The metal artwork is beautiful.
And the elderly Buddhists are devout.
I'm glad I wasn't going down on my knees on that hard stone.
Do that enough and you will leave an imprint in the rock.
This lady has her malas.
And this lady has her mani.
That's an interesting sign for a simple trash can. If only it were that easy.
Nah, no time for that. Let's take a hike.
We're going to see some countryside now.
Drying chilies in the sun.
Hiking in the mud.
Careful not to let your foot slip into a rice paddy.
Farmers out standing in their field.
These cuties were yelling at the top of their lungs, "Bye tourists!"
Those clouds have arrived and it's starting to sprinkle. Maybe we can wait it out by this stupa.
It's a nice place to stop for awhile.
There's even a shelter.
And we can get to know each other better.
And when the rain stops we can carry on.
Cute kid in a doorway.
Who'd have thought we'd find a general store out here in the fields?
Mom has left the kids in charge.
Ah, here we go. That's our second monastery of the day, Kurjey Lhakhang, built in the 8th century.
And the grounds are lovely.
Tim tells us all about it.
We went inside, but we couldn't take pictures.
Doesn't matter. What we saw looked very much like this.
Couldn't resist taking this picture.
OK, let's so some more hiking. Isn't it about lunchtime?
Let's go down to the river.
And climb over a fence.
And what's that up ahead? A picnic?
Tim and Sonam and the folks at Road Scholar really know how to put on a spread.
It's been a long hike. Let's chow down.
Wayne and Nina are certainly enjoying this.
But especially Tim.
That suspicious liquid in the fancy jug is ara. I had a taste. Nope, not for me.
Enough eating. Let's hike across that fancy foot bridge.
It's a very shaky foot bridge. Seriously, it's not the ara, I swear.
Bill made it across.
We walked past a lady spinning thread on her porch.
We walked past a raven.
And we walked past a flour mill.
It was unattended for the moment, just going about its business of making flour from wheat.
And here we are at our third monastery/temple of the day, Kenchogsum Lhakhang.
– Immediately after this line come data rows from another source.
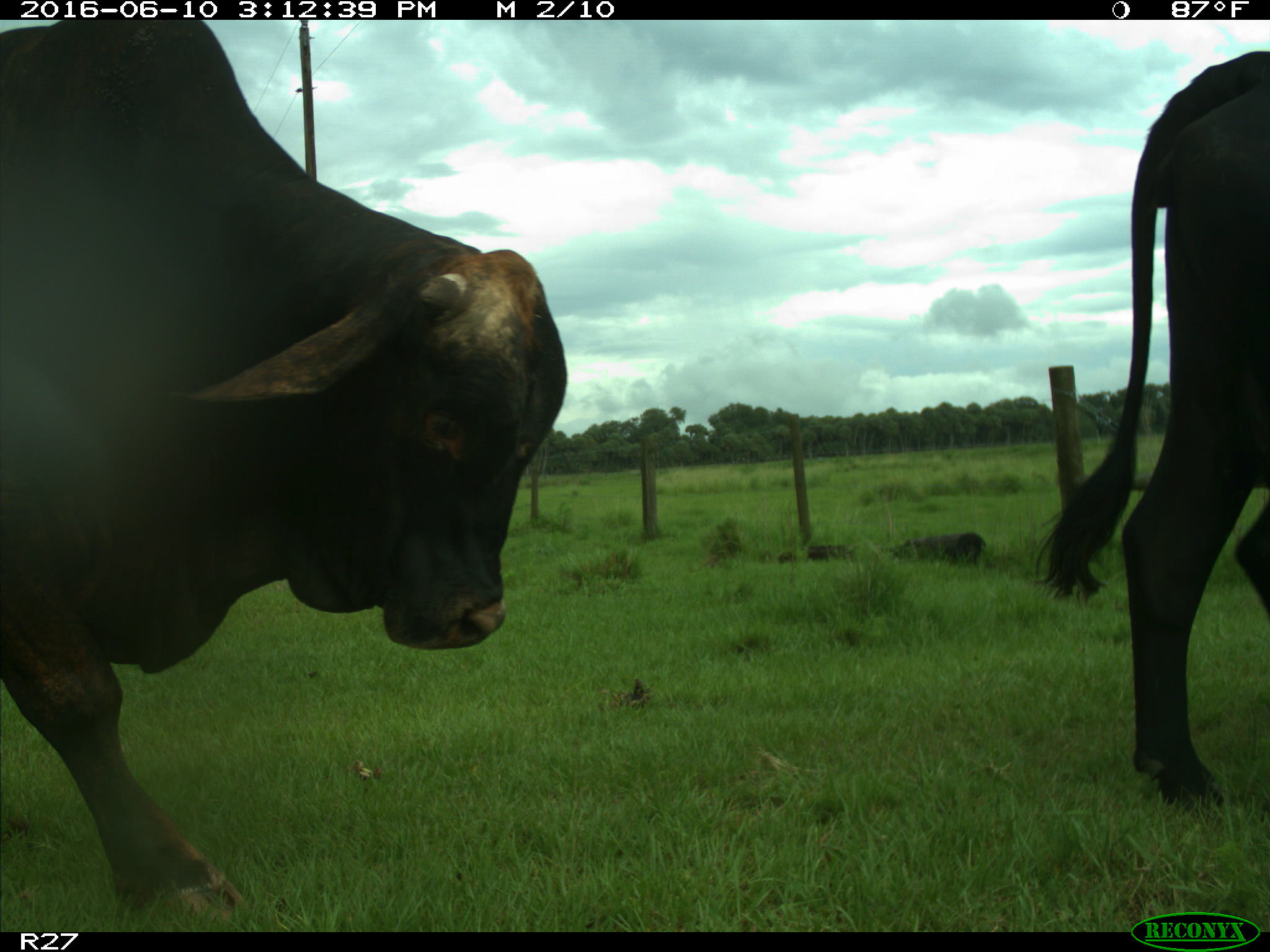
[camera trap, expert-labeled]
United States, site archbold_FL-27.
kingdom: Animalia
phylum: Chordata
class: Mammalia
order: Artiodactyla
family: Bovidae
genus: Bos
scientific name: Bos taurus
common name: domestic cow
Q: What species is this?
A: Bos taurus (domestic cow).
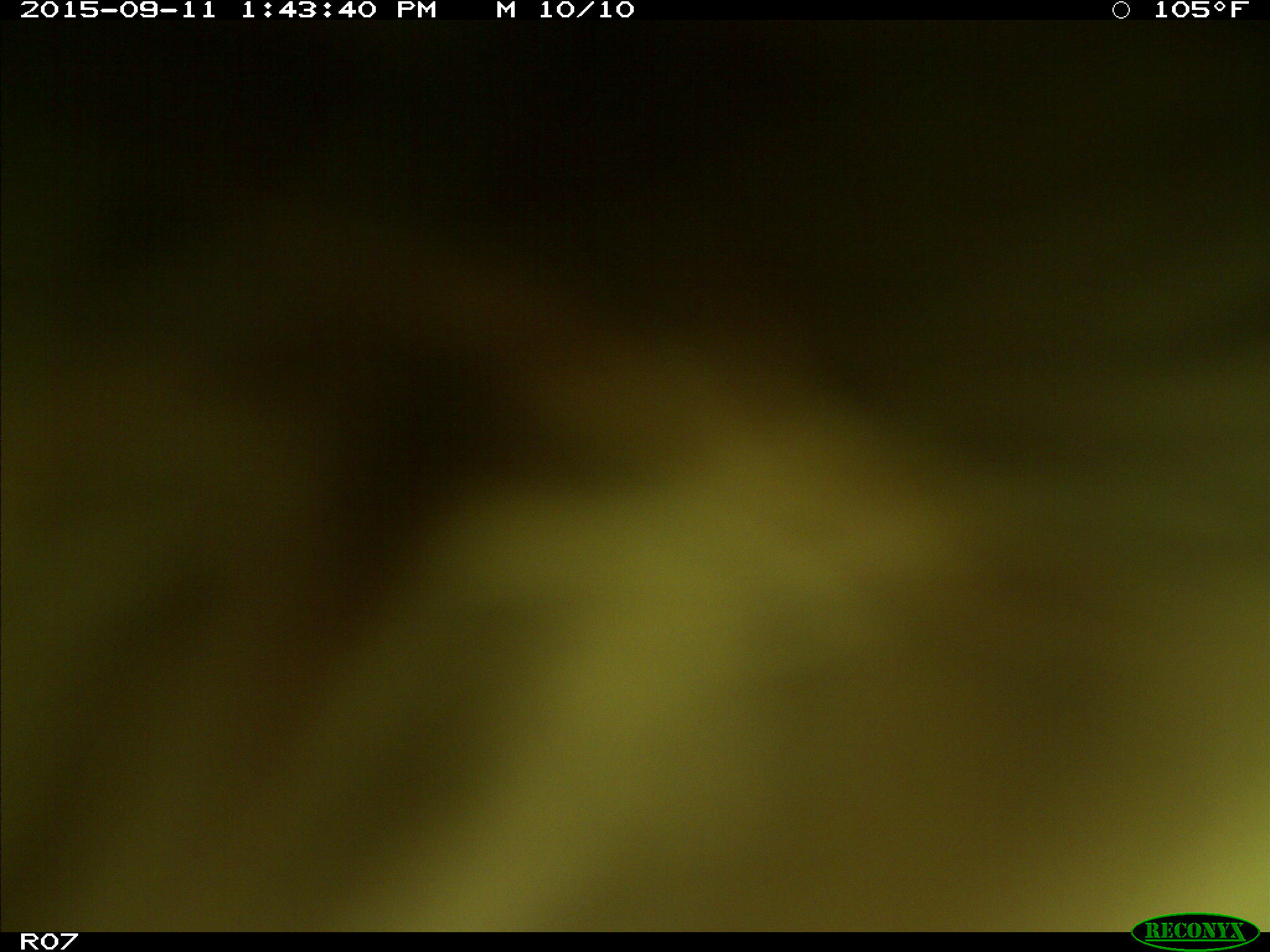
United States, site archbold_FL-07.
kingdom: Animalia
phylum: Chordata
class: Mammalia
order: Artiodactyla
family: Bovidae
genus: Bos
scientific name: Bos taurus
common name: domestic cow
Bos taurus (domestic cow).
The original structure was built in the 9th century but it was destroyed by fire in 2010. Now it's being rebuilt on the site of the original, bigger and better than before.
The artwork is magnificent.
And the quarters for the monks are first class.
You can tell they like it here.
Looks like somebody died.
There's an airport here in Bumthang, but it's for domestic flights only.
Now we're back at the hotel. This is Yeshi Dorji, a former member of the national assembly, and now a candidate again. His district is further to the east of us and he’s just staying at our hotel for the night. He wanted to schmooze with some Americans, I think because he enjoyed his time in the United States when he studied at Washington University in St. Louis. Not a vote in our group, but he was a charming man who spent some of his time with us anyway.
When my mother saw this picture she wondered if I'd forgotten to take a comb to Bhutan. Thanks, Mom.
And a little while later we were joined for dinner by Mr. Jimtsu, the former principal of the school we visited this morning, and now the principal of a middle school. We chatted with him for an hour about the school system in Bhutan. It was very kind of him to give us his time and his very interesting insights into how education is managed in Bhutan.